*** TEXTE PRÉSENTÉ ***

« Un patriotisme unanime »

Le sociologue Jérôme Bourdon, enseignant au département Communication de l’université de Tel-Aviv, analyse ici le conditionnement de l’opinion par les médias israéliens.

Jérôme Bourdon  • 22 janvier 2009 abonné·es

Quand ils évoquent la presse israélienne, les journalistes du monde entier citent Haaretz (surtout depuis qu’il y a une édition anglaise en ligne). Or, Haaretz est un journal élitaire, par abonnement, que même les étudiants lisent peu. Et il a été encore plus décalé ces jours-ci par rapport à l’opinion et au reste de la presse. Il a publié régulièrement en une des articles de Gideon Levy, très critique de la guerre. Amira Hass est aussi revenue en première page.
En fait, les Israéliens sont surtout informés par la deuxième chaîne (équivalente en audience à TF 1 en France) et par Yedioth Aharonot (« les Dernières Nouvelles »), premier quotidien. Yedioth a au moins 1,5 million de lecteurs de sa version papier, et autant en ligne. Derrière Yedioth, viennent Maariv (second quotidien), les infos de la Chaîne 10 (privée) et celles de la première chaîne. Les quotidiens populaires de la communauté russes sont encore plus à droite que cela. Mais, paradoxalement, l’information fournie a été exacte. Ou, pour être plus précis, le lecteur qui lit la presse à fond et regarde les grands JT en détail sait ce qui se passe. Encore faut-il le vouloir. La plupart se contentent des premières pages et des grands titres, qui sont hyperpatriotes.
Il y a, par rapport à l’information européenne, des différences essentielles. D’abord, et ceci est classique des médias d’un pays en guerre, on minimise la souffrance de l’ennemi. Le nombre de victimes (et de blessés) palestiniens est donné globalement, et les civils sont toujours présentés comme une minorité. La souffrance palestinienne est présentée vers la fin des JT ou loin dans les pages intérieures. À la télé, les images montrent des maisons détruites, des enterrements d’adultes, mais on ne voit pas de corps souffrants, d’enterrements d’enfants.

*** DONNÉES FOURNIES ***

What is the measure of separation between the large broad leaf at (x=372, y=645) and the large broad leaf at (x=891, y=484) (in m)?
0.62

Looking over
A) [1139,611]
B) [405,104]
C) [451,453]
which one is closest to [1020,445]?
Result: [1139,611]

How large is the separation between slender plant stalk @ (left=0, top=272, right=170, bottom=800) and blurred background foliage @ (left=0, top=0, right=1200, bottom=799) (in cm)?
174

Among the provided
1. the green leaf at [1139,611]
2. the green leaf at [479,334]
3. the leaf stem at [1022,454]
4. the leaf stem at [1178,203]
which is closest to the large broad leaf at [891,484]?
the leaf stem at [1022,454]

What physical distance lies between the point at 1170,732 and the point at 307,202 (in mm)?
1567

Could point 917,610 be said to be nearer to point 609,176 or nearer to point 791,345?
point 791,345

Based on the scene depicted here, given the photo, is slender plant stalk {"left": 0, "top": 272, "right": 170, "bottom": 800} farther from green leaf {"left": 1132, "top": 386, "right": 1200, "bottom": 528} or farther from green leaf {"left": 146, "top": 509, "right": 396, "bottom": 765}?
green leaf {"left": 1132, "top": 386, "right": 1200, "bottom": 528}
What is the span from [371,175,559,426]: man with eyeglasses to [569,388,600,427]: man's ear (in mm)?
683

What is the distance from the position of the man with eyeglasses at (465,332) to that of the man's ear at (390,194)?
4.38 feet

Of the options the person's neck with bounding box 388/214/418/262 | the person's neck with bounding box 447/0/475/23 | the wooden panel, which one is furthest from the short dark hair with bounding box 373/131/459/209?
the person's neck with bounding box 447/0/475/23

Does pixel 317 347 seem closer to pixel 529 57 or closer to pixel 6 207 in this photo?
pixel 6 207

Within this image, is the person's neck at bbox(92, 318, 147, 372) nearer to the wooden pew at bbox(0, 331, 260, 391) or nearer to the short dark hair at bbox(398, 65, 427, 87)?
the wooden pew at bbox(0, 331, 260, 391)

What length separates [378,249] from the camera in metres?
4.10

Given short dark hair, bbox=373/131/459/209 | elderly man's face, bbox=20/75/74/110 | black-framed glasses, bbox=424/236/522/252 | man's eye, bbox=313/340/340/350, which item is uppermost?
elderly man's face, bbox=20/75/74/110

***

» **TRAVAIL DEMANDÉ**:
a) D'après l'article sur les médias israéliens, quel est le premier quotidien du pays ?
b) Recopiez le passage de l'article sur les médias israéliens qui commence à « En fait, les » et se termine à « qui sont hyperpatriotes. ».
Ces données ne servent pas à réaliser le travail.

» **CORRIGÉ**:
a) Yedioth Aharonot (« les Dernières Nouvelles »).

b)
En fait, les Israéliens sont surtout informés par la deuxième chaîne (équivalente en audience à TF 1 en France) et par Yedioth Aharonot (« les Dernières Nouvelles »), premier quotidien. Yedioth a au moins 1,5 million de lecteurs de sa version papier, et autant en ligne. Derrière Yedioth, viennent Maariv (second quotidien), les infos de la Chaîne 10 (privée) et celles de la première chaîne. Les quotidiens populaires de la communauté russes sont encore plus à droite que cela. Mais, paradoxalement, l’information fournie a été exacte. Ou, pour être plus précis, le lecteur qui lit la presse à fond et regarde les grands JT en détail sait ce qui se passe. Encore faut-il le vouloir. La plupart se contentent des premières pages et des grands titres, qui sont hyperpatriotes.